The Return of the Shadow Queen

By Petey Piranha Fan

For once, the plan works perfectly. Toadette, Pork Chop, Wendy, Boshi, Iggy, Lemmy, and Jolene are flying high above Earth, with nothing to stand in their way of getting to the castle in the sky.

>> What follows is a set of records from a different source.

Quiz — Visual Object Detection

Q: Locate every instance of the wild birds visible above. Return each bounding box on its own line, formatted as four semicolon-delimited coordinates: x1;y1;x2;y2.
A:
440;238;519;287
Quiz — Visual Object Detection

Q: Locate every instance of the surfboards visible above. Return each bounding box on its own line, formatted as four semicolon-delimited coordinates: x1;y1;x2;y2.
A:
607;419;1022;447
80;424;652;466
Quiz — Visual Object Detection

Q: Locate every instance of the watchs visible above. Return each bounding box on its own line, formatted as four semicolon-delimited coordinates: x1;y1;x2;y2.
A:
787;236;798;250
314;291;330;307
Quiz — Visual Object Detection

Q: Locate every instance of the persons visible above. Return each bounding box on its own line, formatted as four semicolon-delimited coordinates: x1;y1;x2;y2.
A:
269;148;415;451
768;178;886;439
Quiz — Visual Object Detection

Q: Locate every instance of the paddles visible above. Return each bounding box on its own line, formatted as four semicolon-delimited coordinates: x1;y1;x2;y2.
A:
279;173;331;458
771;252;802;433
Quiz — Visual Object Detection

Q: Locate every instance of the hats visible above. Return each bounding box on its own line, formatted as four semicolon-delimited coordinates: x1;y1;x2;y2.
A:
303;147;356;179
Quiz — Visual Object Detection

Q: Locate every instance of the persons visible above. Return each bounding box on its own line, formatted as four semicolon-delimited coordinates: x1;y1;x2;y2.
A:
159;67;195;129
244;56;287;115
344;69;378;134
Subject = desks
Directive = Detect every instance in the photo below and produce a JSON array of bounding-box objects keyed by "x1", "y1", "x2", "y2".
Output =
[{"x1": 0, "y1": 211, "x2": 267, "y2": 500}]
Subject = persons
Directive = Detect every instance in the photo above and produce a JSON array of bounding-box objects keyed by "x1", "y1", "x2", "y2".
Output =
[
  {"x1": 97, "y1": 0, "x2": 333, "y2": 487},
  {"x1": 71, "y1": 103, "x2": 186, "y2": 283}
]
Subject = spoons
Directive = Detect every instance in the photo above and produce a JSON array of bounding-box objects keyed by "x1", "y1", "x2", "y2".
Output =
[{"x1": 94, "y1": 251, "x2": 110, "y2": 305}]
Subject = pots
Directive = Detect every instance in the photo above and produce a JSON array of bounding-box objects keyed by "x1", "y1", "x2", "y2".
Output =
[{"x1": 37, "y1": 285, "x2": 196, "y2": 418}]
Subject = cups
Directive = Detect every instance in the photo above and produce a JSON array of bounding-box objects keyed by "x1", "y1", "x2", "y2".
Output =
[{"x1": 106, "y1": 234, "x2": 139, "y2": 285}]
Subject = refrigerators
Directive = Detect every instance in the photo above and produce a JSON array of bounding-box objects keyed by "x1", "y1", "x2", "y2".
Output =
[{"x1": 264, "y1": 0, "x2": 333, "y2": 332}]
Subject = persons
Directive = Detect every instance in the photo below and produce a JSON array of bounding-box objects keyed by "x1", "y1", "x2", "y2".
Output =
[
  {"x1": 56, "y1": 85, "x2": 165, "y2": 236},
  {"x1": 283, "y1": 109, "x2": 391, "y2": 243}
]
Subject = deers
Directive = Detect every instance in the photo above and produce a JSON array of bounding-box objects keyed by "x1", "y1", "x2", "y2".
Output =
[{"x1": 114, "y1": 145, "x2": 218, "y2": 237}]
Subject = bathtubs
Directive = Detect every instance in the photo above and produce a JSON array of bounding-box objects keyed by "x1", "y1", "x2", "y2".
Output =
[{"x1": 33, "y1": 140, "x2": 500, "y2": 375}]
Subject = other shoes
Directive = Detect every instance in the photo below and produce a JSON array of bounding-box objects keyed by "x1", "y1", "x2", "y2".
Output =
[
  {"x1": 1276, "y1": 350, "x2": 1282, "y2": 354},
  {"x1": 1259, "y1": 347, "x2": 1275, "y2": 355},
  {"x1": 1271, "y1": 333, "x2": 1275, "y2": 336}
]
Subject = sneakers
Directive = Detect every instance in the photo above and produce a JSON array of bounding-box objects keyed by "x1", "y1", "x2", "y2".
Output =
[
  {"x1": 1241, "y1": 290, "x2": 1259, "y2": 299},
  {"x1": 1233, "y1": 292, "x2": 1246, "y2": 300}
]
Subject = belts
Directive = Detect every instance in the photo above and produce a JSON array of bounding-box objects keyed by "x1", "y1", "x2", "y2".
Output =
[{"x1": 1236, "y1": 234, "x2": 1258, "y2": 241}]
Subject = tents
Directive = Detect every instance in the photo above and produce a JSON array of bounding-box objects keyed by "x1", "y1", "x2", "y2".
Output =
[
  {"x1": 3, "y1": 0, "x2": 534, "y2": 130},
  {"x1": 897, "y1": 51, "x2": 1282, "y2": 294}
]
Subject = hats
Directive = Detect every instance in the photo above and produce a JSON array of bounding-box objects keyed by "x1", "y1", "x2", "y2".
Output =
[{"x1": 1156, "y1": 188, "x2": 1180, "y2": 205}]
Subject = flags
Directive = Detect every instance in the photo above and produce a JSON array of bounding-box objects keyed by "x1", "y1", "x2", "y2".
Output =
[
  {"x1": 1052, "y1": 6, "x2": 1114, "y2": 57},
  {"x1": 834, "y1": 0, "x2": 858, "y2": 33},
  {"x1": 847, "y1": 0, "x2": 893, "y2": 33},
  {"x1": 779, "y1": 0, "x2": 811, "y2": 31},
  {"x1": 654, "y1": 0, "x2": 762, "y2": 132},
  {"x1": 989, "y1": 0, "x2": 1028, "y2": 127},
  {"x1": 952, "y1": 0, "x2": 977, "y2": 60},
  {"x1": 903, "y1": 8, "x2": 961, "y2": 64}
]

Iggy: WATCH OUT FOR THAT JET!

Well, almost nothing.

Lemmy: WATCH OUT FOR THAT PLANE!

Kind of almost nothing.

Jolene: WATCH OUT FOR THAT FLOCK OF GEESE!

Never mind.

Toadette: I see it up ahead. That is the palace of King Booha.

Jolene: BOOLOSSUS.

They fly onto a large cloud.

Wendy: This is it?

Iggy: It looks like whipped cream, not a palace.

Toadette: I’ll bet the king built it himself.

Boshi: I-

Jolene: DON’T SAY A WORD.

Boshi: Jeez, dudette, my jokes aren’t THAT bad!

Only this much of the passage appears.